What it does is, really simple: it strips out the extension of the input file ($2 – the second argument in calling); filters out the comments, constructing the temporary input file “in_wo_comments.in.tmp”; starts the timer; submits the job using the number of processes passed in the calling ($1 – first argument) and directs the output to a file whose name is the extension stripped input filename + “.out”; when the job is (this way or that) done, stops the timer and calculates the elapsed time via the ‘timer’ function. During all this time, it prints these information both on screen and to a file called extension stripped input filename + “.log”.

I have a very similar another script called “mpi-cp.x” that I’ve forked for Carr-Parinelli jobs (just search & replace all the occurrences of “mpi-pw.x” with “mpi-cp.x” and you’re done 8).

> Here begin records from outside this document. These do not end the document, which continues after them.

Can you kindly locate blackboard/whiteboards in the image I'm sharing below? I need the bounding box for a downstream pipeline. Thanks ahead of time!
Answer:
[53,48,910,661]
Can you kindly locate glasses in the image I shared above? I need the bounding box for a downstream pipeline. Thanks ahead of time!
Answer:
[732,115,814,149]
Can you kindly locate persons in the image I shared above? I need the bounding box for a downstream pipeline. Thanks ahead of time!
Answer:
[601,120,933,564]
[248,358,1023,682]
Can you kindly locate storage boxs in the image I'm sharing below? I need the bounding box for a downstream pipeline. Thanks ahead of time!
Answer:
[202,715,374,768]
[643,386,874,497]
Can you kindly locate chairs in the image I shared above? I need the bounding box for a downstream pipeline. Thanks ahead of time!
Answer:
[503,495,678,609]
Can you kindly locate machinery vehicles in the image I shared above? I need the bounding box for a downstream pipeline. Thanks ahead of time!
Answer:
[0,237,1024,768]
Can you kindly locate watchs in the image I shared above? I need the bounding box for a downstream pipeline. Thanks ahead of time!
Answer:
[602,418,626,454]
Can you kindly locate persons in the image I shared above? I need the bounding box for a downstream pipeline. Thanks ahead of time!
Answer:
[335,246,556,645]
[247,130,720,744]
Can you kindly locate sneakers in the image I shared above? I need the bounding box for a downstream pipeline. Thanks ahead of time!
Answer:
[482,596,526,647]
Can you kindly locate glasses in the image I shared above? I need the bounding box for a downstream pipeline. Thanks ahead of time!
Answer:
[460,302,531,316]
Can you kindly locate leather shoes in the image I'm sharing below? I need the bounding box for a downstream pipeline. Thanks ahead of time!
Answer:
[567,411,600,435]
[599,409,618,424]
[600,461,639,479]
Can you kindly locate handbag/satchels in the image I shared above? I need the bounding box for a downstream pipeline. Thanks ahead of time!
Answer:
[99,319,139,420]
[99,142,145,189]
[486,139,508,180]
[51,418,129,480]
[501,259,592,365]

And here is the script in action:

sururi@cowboy:~/shared/qe/diamond_tutorial$ ll
total 16
drwxr-xr-x 2 sururi sururi 4096 2012-03-13 15:59 ./
drwxr-xr-x 7 sururi sururi 4096 2012-03-13 15:10 ../
-rw-r--r-- 1 sururi sururi 4954 2012-03-13 15:59 diamond.scf.in

sururi@cowboy:~/shared/qe/diamond_tutorial$ mpi-pw.x 4 diamond.scf.in 
Running: mpirun -n 4 /usr/share/espresso-4.3.2/bin/pw.x < diamond.scf.in > diamond.scf.out

Start : Tue Mar 13 16:18:20 CET 2012
Finish: Tue Mar 13 16:18:21 CET 2012
Elapsed time:0:00:01

sururi@cowboy:~/shared/qe/diamond_tutorial$ grep -e ! diamond.scf.out 
!    total energy              =     -22.70063050 Ry

sururi@cowboy:~/shared/qe/diamond_tutorial$ cat diamond.scf.log 
Running: mpirun -n 4 /usr/share/espresso-4.3.2/bin/pw.x < diamond.scf.in > diamond.scf.out

Start : Tue Mar 13 16:18:20 CET 2012
Finish: Tue Mar 13 16:18:21 CET 2012
Elapsed time:0:00:01

Now that we have the mpi-pw.x and mpi-cp.x, our next entry in the series will be the automated search for optimized values.